Only 7 percent of directors of the top 250 domestic grossing films last year were women, down from 9 percent in 2015, according to the 19th annual Celluloid Ceiling report by Center for the Study of Women in Television and Film at San Diego State University. (While the difference is just 2 percentage points year over year, the drop in raw numbers is a more alarming 22 percent.)
Those films included Jodie Foster’s “Money Monster” ($41 million domestic gross), Patricia Riggen’s “Miracles From Heaven” ($62 million) and Thea Sharrock’s “Me Before You” ($56 million).
“The findings indicate that women who direct films actually lost ground in 2016,” Center director Dr. Martha Lauzen said in a statement. “The current small-scale remedies for women’s under-employment, while they may be well-intentioned and benefit a handful or individuals, are ineffective in addressing this issue. The efforts, such as mentoring and shadowing programs, are simply too meager to create the kind of shift that is needed.”
The 2016 figure also means that the industry dropped 2 percentage points below the level achieved in 1998.
In other off-camera roles, women accounted for 13 percent of writers, 17 percent of executive producers, 24 percent of producers, 17 percent of editors and 5 percent of cinematographers.
Overall, women comprised 17 percent of all the off-camera filmmaking roles considered in the study. Once again, this represents a decrease of 2 percentage points from 2015 and remains even with the figure obtained in 1998.
“Women working in key behind-the-scenes roles have yet to benefit from the current dialogue regarding diversity and inclusion in the film industry,” added Lauzen.
The percentage of female cinematographers increased slightly in 2016, while writer and producer percentages remained the same. However, 58 percent of films in 2016 had no female executive producers. Also, female EPs experienced a 3 percent decline year over year.

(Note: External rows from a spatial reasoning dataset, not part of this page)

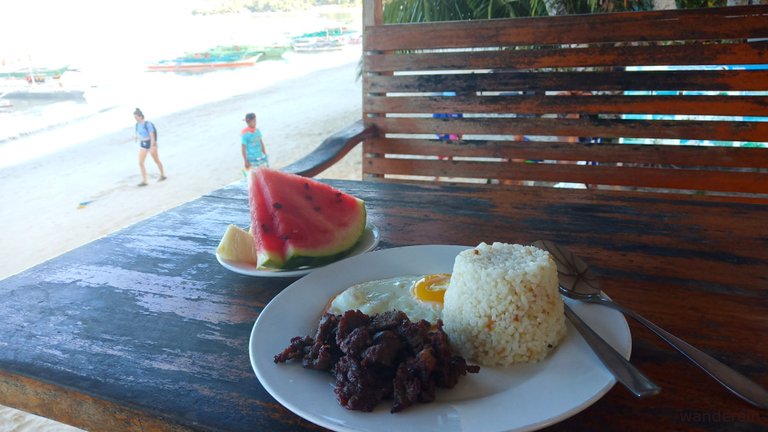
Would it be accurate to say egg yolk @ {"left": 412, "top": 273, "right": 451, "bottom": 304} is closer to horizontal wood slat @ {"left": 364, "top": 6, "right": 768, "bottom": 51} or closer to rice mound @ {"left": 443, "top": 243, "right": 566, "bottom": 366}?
rice mound @ {"left": 443, "top": 243, "right": 566, "bottom": 366}

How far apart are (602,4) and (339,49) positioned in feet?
71.0

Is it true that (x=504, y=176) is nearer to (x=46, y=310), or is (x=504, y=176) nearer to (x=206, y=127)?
(x=46, y=310)

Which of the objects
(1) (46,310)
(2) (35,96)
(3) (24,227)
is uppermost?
(1) (46,310)

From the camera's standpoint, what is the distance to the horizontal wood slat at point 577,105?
6.39 feet

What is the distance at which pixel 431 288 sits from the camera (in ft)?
2.60

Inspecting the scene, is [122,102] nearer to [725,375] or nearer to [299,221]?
[299,221]

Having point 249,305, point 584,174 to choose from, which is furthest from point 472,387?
point 584,174

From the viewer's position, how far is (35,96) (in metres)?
14.3

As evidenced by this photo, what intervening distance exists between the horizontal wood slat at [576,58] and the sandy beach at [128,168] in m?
2.50

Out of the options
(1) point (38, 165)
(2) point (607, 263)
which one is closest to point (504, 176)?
(2) point (607, 263)

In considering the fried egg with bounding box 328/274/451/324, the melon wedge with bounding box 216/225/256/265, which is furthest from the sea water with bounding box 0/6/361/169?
the fried egg with bounding box 328/274/451/324

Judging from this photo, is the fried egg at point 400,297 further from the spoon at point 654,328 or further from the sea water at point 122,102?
the sea water at point 122,102

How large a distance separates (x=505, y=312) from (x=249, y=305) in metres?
0.40

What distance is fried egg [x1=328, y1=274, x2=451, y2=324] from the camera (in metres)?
0.75
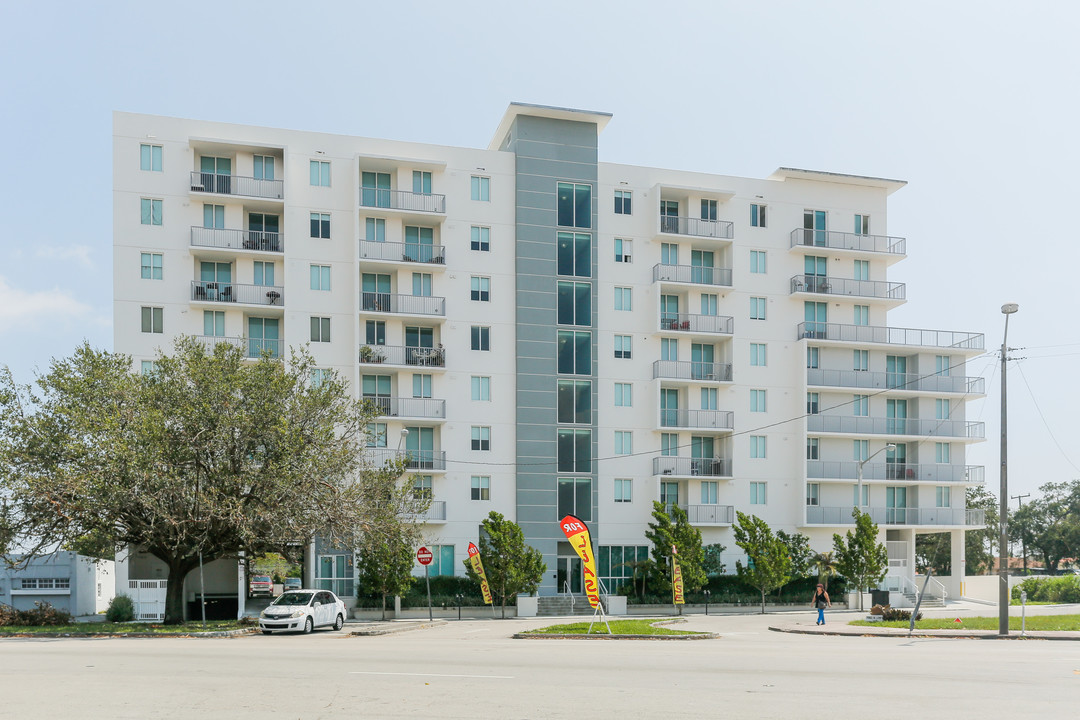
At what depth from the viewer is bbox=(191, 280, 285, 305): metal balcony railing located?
5047 cm

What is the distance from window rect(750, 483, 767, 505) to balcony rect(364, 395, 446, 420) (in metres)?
18.6

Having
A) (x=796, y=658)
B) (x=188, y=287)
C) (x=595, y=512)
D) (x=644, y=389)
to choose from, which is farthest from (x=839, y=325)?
(x=796, y=658)

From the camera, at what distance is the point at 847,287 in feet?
197

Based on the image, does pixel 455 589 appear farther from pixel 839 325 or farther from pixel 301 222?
pixel 839 325

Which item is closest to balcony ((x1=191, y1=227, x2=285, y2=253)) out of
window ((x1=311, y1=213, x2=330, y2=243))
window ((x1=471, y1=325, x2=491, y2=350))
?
window ((x1=311, y1=213, x2=330, y2=243))

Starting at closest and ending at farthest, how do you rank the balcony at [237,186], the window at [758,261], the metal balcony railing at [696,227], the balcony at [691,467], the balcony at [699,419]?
the balcony at [237,186]
the balcony at [691,467]
the balcony at [699,419]
the metal balcony railing at [696,227]
the window at [758,261]

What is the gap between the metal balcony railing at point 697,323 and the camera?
2245 inches

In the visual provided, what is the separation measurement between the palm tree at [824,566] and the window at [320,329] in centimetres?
2877

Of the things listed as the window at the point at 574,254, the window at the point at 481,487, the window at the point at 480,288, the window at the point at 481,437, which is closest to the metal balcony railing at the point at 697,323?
the window at the point at 574,254

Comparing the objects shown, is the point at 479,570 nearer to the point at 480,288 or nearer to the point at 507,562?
the point at 507,562

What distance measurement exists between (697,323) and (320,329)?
2126cm

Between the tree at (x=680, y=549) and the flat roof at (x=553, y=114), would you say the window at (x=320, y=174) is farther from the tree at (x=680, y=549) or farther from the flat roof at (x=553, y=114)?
the tree at (x=680, y=549)

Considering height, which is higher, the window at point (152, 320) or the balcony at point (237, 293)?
the balcony at point (237, 293)

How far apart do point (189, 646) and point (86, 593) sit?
88.7 ft
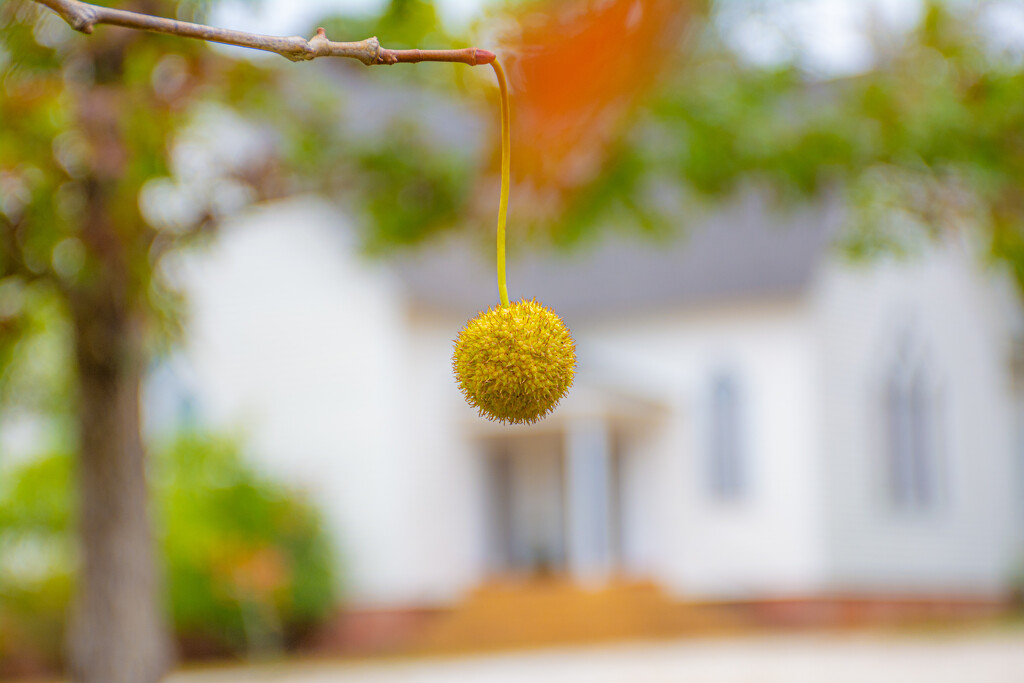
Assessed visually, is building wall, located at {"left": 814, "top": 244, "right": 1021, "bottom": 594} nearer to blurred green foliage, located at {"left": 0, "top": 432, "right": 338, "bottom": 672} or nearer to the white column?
the white column

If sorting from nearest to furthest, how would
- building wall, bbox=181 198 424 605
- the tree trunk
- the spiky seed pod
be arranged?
the spiky seed pod < the tree trunk < building wall, bbox=181 198 424 605

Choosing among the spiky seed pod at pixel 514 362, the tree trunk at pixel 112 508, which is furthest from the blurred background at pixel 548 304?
the spiky seed pod at pixel 514 362

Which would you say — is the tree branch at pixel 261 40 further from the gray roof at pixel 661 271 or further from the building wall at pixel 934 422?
the building wall at pixel 934 422

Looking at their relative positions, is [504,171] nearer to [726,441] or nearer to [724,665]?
[724,665]

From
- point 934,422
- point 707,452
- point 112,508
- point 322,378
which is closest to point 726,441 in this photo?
point 707,452

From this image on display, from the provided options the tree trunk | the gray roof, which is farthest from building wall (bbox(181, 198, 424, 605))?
the tree trunk
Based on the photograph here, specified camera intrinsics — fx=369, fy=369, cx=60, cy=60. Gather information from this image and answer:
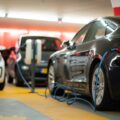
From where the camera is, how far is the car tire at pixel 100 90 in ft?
18.0

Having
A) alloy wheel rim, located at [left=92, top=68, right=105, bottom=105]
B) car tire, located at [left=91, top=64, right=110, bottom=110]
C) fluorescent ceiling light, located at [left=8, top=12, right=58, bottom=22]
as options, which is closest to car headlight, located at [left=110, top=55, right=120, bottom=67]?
car tire, located at [left=91, top=64, right=110, bottom=110]

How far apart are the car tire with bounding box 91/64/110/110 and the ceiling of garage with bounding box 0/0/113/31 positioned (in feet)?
25.3

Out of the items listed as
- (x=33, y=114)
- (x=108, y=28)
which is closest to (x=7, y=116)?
(x=33, y=114)

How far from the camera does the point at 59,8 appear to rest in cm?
1505

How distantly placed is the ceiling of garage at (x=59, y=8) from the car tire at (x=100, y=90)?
25.3 ft

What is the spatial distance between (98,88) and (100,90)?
82 mm

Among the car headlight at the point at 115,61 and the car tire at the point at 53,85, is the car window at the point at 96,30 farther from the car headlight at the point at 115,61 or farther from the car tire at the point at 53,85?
the car tire at the point at 53,85

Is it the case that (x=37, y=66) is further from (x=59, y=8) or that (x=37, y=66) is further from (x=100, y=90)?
(x=100, y=90)

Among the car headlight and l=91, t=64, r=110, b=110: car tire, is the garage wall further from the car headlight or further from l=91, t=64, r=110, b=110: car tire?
the car headlight

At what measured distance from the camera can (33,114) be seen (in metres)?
5.35

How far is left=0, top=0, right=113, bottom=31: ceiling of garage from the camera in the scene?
13738 millimetres

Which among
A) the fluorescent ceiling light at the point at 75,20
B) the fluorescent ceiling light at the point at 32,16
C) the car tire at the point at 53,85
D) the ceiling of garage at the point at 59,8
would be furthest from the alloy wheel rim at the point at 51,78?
the fluorescent ceiling light at the point at 75,20

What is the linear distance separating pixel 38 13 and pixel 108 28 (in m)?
10.8

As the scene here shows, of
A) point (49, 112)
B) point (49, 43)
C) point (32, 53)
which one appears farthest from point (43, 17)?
point (49, 112)
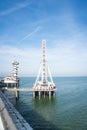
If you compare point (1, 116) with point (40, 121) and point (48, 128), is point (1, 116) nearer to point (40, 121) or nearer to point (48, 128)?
point (48, 128)

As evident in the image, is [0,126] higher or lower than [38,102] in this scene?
higher

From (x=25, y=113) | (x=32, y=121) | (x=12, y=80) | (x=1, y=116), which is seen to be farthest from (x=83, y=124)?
(x=12, y=80)

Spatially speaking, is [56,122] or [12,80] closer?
[56,122]

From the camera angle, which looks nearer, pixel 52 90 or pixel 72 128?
pixel 72 128

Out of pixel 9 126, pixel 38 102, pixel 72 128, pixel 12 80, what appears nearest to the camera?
pixel 9 126

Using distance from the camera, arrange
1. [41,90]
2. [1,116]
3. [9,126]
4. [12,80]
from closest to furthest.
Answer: [9,126] < [1,116] < [41,90] < [12,80]

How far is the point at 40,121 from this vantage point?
3875 cm

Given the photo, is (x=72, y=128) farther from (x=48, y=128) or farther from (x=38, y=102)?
(x=38, y=102)

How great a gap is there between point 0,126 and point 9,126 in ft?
9.86

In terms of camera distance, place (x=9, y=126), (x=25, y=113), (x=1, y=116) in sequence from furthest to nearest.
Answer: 1. (x=25, y=113)
2. (x=1, y=116)
3. (x=9, y=126)

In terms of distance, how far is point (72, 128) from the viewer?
112 ft

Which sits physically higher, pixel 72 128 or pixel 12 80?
pixel 12 80

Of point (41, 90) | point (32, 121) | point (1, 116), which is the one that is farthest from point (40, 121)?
point (41, 90)

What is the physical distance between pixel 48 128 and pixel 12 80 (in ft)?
232
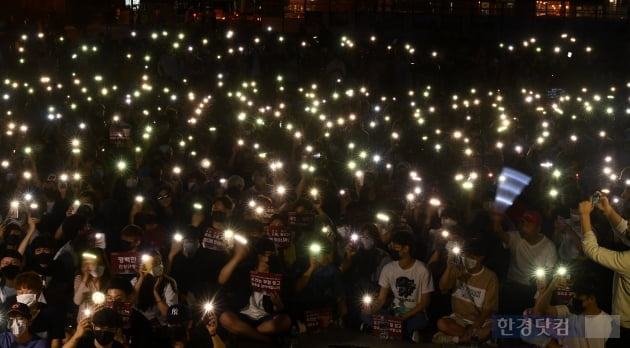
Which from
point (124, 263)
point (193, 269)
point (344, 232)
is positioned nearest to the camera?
point (124, 263)

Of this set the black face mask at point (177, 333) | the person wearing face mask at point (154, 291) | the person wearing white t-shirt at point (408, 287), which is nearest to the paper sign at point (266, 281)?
the person wearing face mask at point (154, 291)

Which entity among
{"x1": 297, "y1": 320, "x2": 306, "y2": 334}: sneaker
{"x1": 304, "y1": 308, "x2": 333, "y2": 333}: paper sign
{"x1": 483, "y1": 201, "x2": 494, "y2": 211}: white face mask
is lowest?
{"x1": 297, "y1": 320, "x2": 306, "y2": 334}: sneaker

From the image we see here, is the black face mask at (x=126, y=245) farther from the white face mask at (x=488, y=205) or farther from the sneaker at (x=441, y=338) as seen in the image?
the white face mask at (x=488, y=205)

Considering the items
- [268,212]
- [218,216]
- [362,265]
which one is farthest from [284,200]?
[362,265]

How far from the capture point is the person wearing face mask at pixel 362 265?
7902 millimetres

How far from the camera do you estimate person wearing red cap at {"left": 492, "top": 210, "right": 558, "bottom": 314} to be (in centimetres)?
762

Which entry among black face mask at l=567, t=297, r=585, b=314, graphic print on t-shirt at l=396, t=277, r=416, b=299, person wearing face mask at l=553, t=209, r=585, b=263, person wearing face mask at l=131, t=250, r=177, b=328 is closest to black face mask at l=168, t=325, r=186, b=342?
person wearing face mask at l=131, t=250, r=177, b=328

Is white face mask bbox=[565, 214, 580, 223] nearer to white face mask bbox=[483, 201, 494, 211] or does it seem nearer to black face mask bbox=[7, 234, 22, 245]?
white face mask bbox=[483, 201, 494, 211]

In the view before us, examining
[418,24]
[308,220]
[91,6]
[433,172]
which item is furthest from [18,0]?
[308,220]

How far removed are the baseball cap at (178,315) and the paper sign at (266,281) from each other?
120cm

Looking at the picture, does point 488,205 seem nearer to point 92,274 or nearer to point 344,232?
point 344,232

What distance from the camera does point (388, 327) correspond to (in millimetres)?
7398

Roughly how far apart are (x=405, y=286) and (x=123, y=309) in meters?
2.75

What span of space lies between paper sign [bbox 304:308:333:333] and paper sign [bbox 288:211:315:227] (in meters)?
1.61
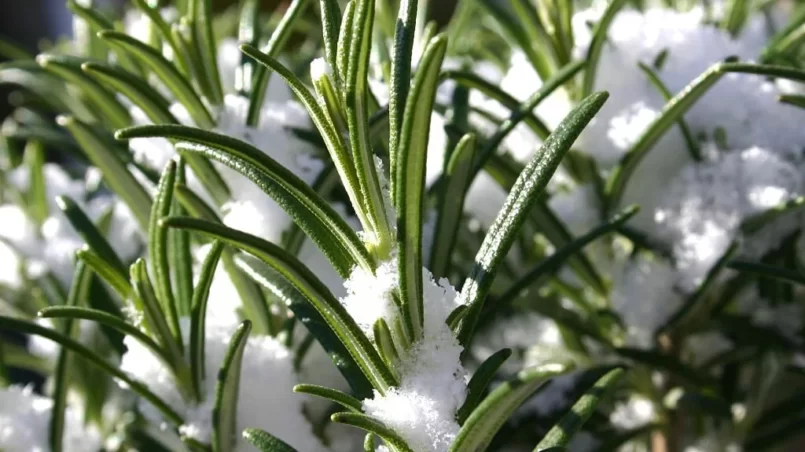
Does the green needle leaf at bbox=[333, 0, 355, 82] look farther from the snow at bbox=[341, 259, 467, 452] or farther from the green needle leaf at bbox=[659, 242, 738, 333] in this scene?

The study also revealed that movies with at least one female director employ higher percentages of female writers, editors, and cinematographers than films with exclusively male directors.
When the study analyzed the top 100 domestic films, only 4 percent of films had female directors (representing a 3 percent decline from last year).
The Celluloid Ceiling is the longest-running and most comprehensive study of women’s behind-the-scenes employment in film available.
It still remains to be seen whether Hollywood will budge on improving these figures for the next generation of female filmmakers.